New realities in Afghanistan and India’s strategic realism

Aryan Gandral
In 2021, former Indian diplomat Syed Akbaruddin said, “A fortnight is a long time in diplomacy.” In this light, the last three years of the rule of the Islamic Emirates of Afghanistan (IEA), that is, the Taliban regime, after a forceful takeover, have been riddled with uncertainty, hostility, and rollercoaster power politics.
A non-state actor (NSA), having survived and sustained a protracted war of 20 years with the USA, was seen as a terror outfit, using violence to achieve its ideals and impose its version of Sharia law. The fear among those opposed to the orthodox regime was personified in the desperate videos of people falling off aeroplanes and leaving the region in a bid to escape.
In this context, while the world watched, the Taliban regime intensified its hold on power and established itself as the undisputed authority, albeit lacking the legitimacy of the diverse Afghan society.
In India, the south block deliberated a course of action. The history of Taliban 1.0 was still fresh. A regime backed by the Pakistani deep state in the 1990s openly promoted terrorism in the Kashmir valley, aiding hijackers of Indian aeroplanes and pushing narcotics in the region. The official line was clear: as Ajit Doval said, “India will not abandon the permanent stakeholders in Afghanistan, that is, the people of Afghanistan.” Through the years of the Western-backed democratic regime, India had invested close to 3 billion USD in building infrastructure in the form of the Afghan parliament, Salma Dam, the Delaram-Zaranj highway, and hospitals; it also contributed to building human capital in the form of training Afghan Army personnel and even their cricket team. This has earned enormous goodwill and added to India’s soft power in the region, unlike Pakistan, which got the ire for promoting chaos.

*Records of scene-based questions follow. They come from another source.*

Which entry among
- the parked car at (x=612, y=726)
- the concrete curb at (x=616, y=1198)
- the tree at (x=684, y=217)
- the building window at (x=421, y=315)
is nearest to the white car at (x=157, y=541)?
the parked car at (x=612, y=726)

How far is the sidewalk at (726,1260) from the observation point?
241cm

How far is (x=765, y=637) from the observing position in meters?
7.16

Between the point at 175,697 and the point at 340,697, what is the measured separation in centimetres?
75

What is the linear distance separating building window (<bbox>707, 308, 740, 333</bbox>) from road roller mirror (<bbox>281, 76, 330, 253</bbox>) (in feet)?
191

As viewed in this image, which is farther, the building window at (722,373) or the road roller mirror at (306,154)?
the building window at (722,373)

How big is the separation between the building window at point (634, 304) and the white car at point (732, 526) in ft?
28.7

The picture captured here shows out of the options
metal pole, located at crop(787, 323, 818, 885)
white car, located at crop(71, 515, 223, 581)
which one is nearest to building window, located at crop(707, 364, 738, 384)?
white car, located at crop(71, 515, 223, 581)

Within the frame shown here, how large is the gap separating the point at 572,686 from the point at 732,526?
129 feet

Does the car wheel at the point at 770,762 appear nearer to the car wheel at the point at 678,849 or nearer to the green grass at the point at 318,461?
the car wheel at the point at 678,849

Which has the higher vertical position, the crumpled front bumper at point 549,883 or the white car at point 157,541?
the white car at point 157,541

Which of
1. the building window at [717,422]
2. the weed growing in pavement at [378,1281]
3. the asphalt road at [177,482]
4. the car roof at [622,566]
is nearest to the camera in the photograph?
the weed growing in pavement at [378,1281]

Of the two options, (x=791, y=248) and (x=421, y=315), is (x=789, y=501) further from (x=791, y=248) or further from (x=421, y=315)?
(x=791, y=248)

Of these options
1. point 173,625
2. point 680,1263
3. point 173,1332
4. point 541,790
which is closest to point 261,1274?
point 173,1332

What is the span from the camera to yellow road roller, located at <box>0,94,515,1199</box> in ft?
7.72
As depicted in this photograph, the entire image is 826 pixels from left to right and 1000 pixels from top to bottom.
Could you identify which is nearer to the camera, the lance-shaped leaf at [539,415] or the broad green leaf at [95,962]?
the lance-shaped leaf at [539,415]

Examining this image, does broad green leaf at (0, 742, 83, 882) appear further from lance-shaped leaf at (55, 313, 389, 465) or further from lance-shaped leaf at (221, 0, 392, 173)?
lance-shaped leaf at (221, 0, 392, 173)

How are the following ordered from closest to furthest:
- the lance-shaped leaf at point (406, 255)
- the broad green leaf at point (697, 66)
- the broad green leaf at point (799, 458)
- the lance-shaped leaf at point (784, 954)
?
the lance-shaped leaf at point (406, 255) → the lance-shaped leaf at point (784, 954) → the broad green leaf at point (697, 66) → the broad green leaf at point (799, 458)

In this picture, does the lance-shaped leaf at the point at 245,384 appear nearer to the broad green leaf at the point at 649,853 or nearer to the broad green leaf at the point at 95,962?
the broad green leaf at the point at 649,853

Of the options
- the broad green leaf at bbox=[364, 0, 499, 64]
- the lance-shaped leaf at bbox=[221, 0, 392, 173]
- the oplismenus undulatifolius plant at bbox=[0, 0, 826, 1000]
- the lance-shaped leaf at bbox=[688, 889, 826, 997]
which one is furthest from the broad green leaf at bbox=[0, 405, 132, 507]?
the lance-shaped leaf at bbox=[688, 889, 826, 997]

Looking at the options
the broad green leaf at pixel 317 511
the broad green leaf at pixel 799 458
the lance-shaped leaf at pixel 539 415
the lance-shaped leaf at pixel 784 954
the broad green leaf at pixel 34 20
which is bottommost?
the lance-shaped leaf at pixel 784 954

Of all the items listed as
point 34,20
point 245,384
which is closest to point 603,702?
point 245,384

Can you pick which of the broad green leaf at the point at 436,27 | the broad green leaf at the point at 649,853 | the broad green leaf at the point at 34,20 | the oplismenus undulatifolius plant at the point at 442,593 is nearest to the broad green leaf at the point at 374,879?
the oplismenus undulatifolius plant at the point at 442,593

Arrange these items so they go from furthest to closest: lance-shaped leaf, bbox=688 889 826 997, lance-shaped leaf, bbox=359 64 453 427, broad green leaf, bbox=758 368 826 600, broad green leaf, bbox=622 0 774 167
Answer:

While recognition was off the table, India sent a ‘technical mission’ following a devastating earthquake. Throughout the period, there were stark differences observed in Taliban 2.0. Firstly, its desperation to attain international recognition. Secondly, its positioning as an autonomous actor outside the influence of Pakistan. Thirdly, its stated objective is to crack down on the narcotics trade and ISKP-like terror outfits. It showed that the NSA turned government authority now wants to sit at the comity of nations. China became the first major country to officially recognize the IEA. Implicit was a quest to expand the BRI, exploit the abundant natural resources of Afghanistan, and place itself in the strategic vacuum of the region. With the West occupied with the Ukraine war and economic stagflation, India did find itself friendless in this situation. The trade-off was a strategic and intelligence black hole’ that was witnessed during the Taliban 1.0. In this background, the recent meeting of a senior joint secretary of the Foreign ministry with the Taliban Foreign minister in Kabul shows the approach India is adopting. It is ‘engagement without endorsement’, a form of strategic realism to secure its national interest and geopolitical ambitions while not compromising on its principles. “What does it entail?” That is the question. It’s a calibrated policy of constant evolution and feedback from the ground. Indian interests entail a region free of destabilizing forces in the form of ISI-backed elements like the Haqqani network, trade through the Chabahar port, and a democratization of the Afghan polity. Through engagement, we can work constructively on two of these issues, but the third is a concern. Given its ban on women’s public participation, persecution of minorities, and suppression of dissent, India would find it hard to balance its status as a ‘champion of democracy’ in the non-Western world.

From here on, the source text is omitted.